→ **WORK TO DO**
Give the lines below as a Markdown table with the columns No. and Text, starting with the line that contains "How far back" and going on through the line that contains "the metal bracket on wall at (x=575, y=87) →". Number each row and leave out blank lines.

-- Begin ROWS --

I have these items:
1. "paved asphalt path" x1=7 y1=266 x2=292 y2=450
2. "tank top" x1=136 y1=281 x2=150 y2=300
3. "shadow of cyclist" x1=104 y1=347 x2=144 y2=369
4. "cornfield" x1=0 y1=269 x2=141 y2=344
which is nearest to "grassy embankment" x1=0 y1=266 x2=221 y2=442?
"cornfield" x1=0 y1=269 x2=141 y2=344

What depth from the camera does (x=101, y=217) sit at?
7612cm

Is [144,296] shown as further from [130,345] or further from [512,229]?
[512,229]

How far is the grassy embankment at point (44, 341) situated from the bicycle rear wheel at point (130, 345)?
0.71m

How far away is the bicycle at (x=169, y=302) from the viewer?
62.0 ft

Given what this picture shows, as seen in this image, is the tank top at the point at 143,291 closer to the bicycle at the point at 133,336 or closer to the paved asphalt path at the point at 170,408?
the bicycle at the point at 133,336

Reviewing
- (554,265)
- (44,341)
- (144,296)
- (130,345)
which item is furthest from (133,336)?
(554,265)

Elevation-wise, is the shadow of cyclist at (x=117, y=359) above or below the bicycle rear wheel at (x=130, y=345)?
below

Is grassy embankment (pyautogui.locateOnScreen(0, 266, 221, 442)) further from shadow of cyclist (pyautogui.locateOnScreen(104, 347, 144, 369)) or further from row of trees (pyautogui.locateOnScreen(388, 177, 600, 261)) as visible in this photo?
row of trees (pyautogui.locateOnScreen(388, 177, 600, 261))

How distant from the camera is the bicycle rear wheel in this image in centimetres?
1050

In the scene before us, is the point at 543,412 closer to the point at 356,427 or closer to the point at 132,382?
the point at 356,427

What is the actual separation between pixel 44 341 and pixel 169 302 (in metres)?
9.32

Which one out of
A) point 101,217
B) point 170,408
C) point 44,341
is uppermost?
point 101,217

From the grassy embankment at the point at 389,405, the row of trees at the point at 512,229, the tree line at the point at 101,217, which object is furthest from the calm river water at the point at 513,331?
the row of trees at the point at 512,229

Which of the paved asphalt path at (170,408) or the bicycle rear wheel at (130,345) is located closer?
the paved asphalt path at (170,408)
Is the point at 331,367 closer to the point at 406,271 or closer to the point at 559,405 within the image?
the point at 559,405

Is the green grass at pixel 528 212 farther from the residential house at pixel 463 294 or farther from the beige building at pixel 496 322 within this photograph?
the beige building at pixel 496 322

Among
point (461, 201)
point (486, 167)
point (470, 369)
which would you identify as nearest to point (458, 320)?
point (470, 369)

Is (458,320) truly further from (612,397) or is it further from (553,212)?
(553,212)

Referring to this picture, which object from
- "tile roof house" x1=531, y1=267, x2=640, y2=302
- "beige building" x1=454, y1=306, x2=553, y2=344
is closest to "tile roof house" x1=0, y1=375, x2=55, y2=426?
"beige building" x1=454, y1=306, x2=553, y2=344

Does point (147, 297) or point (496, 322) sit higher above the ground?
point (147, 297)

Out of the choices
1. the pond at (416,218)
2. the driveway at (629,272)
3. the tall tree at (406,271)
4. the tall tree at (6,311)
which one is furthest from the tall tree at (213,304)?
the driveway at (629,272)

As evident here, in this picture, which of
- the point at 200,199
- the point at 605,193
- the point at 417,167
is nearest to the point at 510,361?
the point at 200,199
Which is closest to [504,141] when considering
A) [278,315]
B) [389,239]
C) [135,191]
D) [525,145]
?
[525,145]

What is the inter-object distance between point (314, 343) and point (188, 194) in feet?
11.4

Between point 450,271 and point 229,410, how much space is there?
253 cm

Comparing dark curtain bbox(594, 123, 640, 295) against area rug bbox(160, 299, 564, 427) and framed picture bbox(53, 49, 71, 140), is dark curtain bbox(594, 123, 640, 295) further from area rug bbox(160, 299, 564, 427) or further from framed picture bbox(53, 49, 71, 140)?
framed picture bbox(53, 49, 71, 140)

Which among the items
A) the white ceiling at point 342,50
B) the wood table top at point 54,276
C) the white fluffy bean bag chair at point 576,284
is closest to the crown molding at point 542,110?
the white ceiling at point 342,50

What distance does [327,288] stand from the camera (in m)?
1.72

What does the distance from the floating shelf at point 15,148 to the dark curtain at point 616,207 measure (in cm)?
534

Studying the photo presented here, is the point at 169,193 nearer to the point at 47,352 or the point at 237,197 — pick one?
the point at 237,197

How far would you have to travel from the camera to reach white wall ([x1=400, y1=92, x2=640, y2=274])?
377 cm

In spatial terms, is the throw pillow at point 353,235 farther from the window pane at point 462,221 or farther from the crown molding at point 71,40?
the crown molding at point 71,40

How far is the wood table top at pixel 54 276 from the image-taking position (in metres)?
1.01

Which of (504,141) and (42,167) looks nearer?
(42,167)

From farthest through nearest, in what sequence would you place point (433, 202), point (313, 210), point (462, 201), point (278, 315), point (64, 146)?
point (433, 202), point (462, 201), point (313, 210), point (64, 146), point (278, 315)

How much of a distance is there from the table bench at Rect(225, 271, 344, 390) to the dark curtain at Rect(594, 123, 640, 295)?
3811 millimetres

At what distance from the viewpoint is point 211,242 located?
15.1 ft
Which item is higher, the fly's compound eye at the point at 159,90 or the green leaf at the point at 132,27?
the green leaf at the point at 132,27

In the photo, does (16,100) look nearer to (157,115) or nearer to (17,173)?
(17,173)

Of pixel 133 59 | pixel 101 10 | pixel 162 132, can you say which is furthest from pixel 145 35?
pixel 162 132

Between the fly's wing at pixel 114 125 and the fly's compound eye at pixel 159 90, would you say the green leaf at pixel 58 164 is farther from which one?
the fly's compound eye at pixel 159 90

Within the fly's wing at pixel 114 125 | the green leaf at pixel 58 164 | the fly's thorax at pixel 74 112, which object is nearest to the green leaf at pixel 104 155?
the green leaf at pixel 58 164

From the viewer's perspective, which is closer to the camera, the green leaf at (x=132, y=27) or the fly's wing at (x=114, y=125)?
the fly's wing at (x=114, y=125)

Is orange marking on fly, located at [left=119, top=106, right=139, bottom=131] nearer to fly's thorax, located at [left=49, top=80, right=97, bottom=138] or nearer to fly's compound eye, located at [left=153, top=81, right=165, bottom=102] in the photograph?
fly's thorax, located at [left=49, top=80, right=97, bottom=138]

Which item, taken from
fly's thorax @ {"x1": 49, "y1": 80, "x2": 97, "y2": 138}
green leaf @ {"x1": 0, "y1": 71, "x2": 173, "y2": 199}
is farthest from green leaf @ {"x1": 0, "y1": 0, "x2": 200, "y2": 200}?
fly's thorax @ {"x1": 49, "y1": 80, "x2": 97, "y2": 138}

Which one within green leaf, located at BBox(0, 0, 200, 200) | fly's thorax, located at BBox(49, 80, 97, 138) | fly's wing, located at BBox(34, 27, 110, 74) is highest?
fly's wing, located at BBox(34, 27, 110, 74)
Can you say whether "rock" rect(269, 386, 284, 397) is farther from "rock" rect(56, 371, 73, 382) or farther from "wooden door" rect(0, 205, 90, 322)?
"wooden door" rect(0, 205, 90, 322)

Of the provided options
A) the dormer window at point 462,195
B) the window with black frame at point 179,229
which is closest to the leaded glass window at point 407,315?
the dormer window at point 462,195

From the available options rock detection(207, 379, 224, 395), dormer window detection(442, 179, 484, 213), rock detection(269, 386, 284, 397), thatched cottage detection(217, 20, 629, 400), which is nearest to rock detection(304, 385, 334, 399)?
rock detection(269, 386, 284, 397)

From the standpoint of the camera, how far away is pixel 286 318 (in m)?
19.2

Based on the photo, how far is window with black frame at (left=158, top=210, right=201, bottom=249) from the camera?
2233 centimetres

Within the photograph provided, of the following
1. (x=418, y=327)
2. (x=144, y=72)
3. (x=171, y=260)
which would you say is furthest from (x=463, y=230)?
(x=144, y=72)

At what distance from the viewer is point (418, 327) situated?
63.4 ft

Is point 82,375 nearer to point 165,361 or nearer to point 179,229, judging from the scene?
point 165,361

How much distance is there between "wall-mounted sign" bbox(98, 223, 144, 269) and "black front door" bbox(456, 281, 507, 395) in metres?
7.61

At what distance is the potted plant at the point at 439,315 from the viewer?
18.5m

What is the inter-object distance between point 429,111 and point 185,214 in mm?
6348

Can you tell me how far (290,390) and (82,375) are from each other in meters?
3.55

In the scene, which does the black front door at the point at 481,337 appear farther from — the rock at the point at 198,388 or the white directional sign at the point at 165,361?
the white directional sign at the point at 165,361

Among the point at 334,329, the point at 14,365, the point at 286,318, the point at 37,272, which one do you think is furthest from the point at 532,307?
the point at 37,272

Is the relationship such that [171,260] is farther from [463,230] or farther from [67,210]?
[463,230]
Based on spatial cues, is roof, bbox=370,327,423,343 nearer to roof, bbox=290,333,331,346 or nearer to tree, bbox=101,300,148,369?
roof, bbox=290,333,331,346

-- End ROWS --
-- Begin ROWS --

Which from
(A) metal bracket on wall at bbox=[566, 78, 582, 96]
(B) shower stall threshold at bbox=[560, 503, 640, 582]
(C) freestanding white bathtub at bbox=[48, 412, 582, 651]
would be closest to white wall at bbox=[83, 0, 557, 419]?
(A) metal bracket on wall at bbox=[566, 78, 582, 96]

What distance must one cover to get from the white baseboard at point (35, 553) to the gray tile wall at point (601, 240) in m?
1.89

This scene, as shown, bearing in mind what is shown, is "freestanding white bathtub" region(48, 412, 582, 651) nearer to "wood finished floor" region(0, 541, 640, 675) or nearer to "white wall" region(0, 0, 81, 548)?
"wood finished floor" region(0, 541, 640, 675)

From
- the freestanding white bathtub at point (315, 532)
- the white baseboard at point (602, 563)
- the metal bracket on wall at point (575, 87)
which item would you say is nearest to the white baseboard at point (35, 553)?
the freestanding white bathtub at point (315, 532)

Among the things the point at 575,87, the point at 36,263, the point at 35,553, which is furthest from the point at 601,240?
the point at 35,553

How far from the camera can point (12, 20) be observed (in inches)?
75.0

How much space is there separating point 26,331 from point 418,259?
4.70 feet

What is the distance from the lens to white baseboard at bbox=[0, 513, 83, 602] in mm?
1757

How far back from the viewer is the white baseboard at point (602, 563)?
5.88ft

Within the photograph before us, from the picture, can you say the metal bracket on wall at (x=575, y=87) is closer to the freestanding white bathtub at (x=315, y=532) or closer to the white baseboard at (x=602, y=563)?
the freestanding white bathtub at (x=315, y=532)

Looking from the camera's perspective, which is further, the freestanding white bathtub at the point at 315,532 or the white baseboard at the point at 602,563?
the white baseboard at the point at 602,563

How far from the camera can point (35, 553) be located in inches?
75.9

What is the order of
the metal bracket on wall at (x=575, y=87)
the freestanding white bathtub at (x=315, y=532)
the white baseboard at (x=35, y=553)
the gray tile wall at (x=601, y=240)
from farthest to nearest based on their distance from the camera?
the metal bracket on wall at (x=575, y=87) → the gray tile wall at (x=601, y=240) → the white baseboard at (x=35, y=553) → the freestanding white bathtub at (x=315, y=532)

-- End ROWS --

→ **THE ANSWER**
| No. | Text |
|---|---|
| 1 | How far back from the viewer is the white baseboard at point (602, 563)? |
| 2 | 5.88ft |
| 3 | Within the photograph before us, from the picture, can you say the metal bracket on wall at (x=575, y=87) is closer to the freestanding white bathtub at (x=315, y=532) or closer to the white baseboard at (x=602, y=563)? |
| 4 | the freestanding white bathtub at (x=315, y=532) |
| 5 | Looking from the camera's perspective, which is further, the freestanding white bathtub at the point at 315,532 or the white baseboard at the point at 602,563? |
| 6 | the white baseboard at the point at 602,563 |
| 7 | How far from the camera can point (35, 553) be located in inches? |
| 8 | 75.9 |
| 9 | What is the order of |
| 10 | the metal bracket on wall at (x=575, y=87) |
| 11 | the freestanding white bathtub at (x=315, y=532) |
| 12 | the white baseboard at (x=35, y=553) |
| 13 | the gray tile wall at (x=601, y=240) |
| 14 | from farthest to nearest based on their distance from the camera? |
| 15 | the metal bracket on wall at (x=575, y=87) → the gray tile wall at (x=601, y=240) → the white baseboard at (x=35, y=553) → the freestanding white bathtub at (x=315, y=532) |